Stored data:
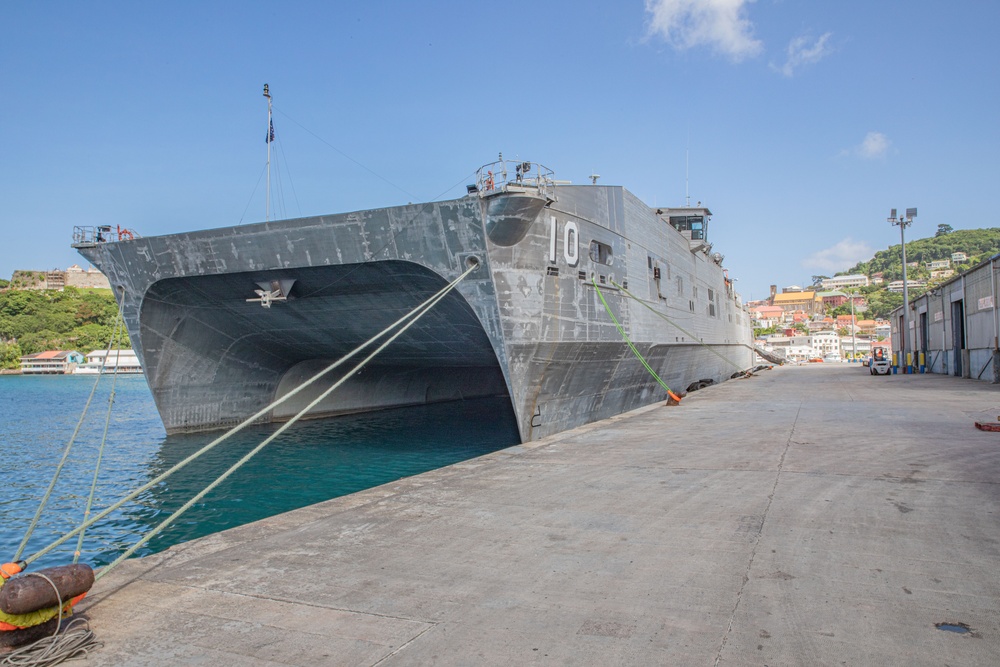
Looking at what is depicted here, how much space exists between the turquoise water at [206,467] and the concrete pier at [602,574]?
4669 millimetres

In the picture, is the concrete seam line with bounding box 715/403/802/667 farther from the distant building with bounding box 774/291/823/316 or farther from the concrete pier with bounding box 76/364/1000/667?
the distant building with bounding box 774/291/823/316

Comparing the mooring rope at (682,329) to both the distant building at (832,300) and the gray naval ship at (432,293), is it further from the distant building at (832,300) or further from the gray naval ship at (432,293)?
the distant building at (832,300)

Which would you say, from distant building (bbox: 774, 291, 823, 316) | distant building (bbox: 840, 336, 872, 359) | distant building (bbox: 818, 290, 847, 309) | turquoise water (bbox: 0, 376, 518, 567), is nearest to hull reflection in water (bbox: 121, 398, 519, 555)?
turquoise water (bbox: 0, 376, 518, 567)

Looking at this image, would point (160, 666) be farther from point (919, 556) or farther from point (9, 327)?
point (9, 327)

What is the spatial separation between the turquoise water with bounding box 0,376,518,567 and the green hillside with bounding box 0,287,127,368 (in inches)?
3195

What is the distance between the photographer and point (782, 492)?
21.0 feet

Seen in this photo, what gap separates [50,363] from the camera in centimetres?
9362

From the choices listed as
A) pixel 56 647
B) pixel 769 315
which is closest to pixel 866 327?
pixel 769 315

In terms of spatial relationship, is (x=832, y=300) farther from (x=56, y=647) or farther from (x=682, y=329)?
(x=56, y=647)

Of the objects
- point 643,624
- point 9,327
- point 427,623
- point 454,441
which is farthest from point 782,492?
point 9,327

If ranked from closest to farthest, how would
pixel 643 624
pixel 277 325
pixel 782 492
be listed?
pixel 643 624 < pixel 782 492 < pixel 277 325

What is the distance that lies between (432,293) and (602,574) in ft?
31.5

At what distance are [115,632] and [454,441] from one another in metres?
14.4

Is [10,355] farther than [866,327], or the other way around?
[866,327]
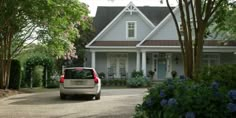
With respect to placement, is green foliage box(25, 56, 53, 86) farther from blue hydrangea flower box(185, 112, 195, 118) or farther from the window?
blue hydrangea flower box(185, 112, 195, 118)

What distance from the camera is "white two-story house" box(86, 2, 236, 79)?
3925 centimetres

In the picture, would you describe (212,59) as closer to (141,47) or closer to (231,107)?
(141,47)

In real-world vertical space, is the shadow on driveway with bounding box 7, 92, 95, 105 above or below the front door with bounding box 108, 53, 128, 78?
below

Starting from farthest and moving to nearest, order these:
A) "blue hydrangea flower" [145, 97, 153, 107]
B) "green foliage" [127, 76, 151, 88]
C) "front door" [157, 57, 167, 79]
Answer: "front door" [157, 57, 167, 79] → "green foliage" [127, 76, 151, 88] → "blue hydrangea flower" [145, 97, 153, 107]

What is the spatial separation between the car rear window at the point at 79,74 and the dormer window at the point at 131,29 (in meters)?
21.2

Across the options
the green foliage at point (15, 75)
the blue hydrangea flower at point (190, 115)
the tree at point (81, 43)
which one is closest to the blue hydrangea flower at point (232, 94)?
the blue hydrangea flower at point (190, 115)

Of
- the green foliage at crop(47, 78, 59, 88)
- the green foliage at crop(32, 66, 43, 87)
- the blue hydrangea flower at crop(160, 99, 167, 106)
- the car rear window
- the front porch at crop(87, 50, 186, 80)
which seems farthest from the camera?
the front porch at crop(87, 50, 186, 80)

_JOB_. Could you swap every "concrete pier" in the records for "stone jetty" and give them back otherwise unchanged, without the pictures?

_EXERCISE SOLUTION_.
Looking at what is depicted here, how much space exists between the turquoise water at [206,467] and the stone jetty at [602,574]?
4669 millimetres

In the picture, is the concrete seam line with bounding box 715/403/802/667 farther from the distant building with bounding box 774/291/823/316 or farther from the stone jetty with bounding box 76/364/1000/667?
the distant building with bounding box 774/291/823/316

Comparing the mooring rope at (682,329) to both the distant building at (832,300) and the gray naval ship at (432,293), is it further from the distant building at (832,300) or further from the gray naval ship at (432,293)?
the distant building at (832,300)

Which would you say, from distant building (bbox: 774, 291, 823, 316) | distant building (bbox: 840, 336, 872, 359) | distant building (bbox: 818, 290, 847, 309) | turquoise water (bbox: 0, 376, 518, 567), is nearest to hull reflection in water (bbox: 121, 398, 519, 555)?
turquoise water (bbox: 0, 376, 518, 567)

Looking at this image, would point (160, 666) be farther from point (919, 556) or farther from point (9, 327)?
point (9, 327)

What is the spatial separation between the turquoise water with bounding box 0,376,518,567 and the green hillside with bounding box 0,287,127,368 (in inches)?
3195

What is the distance between the photographer and point (782, 492)?
21.0 feet

Seen in this photo, what gap separates [50,363] from the camera in centimetres?
9362

From the choices listed as
A) pixel 56 647
B) pixel 769 315
which is closest to pixel 866 327?
pixel 769 315

In terms of spatial relationship, is (x=832, y=300) farther from (x=56, y=647) or farther from (x=682, y=329)?
(x=56, y=647)

Of the objects
- point 643,624
- point 9,327
- point 427,623
- point 454,441
which is farthest from point 782,492?
point 9,327

If ranked from closest to farthest, how would
pixel 643 624
pixel 277 325
pixel 782 492
be listed?
pixel 643 624 < pixel 782 492 < pixel 277 325

What is the distance that lies between (432,293) and (602,574) in ft?
31.5

At what distance are [115,632] and [454,441] from one another in metres?
14.4

Is [10,355] farther than [866,327], or the other way around?
[866,327]
With respect to placement, is green foliage box(25, 56, 53, 86) farther from blue hydrangea flower box(185, 112, 195, 118) or farther from the window?
blue hydrangea flower box(185, 112, 195, 118)

What distance from the camera is "white two-story house" box(86, 2, 236, 79)?
3925 centimetres

In the picture, would you describe (212,59) as closer to (141,47) or closer to (231,107)?
(141,47)

In real-world vertical space, is the shadow on driveway with bounding box 7, 92, 95, 105 above or below the front door with bounding box 108, 53, 128, 78?
below

Starting from farthest and moving to nearest, order these:
A) "blue hydrangea flower" [145, 97, 153, 107]
B) "green foliage" [127, 76, 151, 88]
C) "front door" [157, 57, 167, 79]
Answer: "front door" [157, 57, 167, 79] → "green foliage" [127, 76, 151, 88] → "blue hydrangea flower" [145, 97, 153, 107]

What is the spatial separation between the car rear window at the point at 79,74 and the dormer window at the point at 131,29 (in meters)?
21.2

Across the options
the green foliage at point (15, 75)
the blue hydrangea flower at point (190, 115)
the tree at point (81, 43)
which one is closest to the blue hydrangea flower at point (232, 94)?
the blue hydrangea flower at point (190, 115)

Of
- the green foliage at crop(47, 78, 59, 88)
- the green foliage at crop(32, 66, 43, 87)
- the blue hydrangea flower at crop(160, 99, 167, 106)
- the car rear window
- the front porch at crop(87, 50, 186, 80)
which seems farthest from the camera?
the front porch at crop(87, 50, 186, 80)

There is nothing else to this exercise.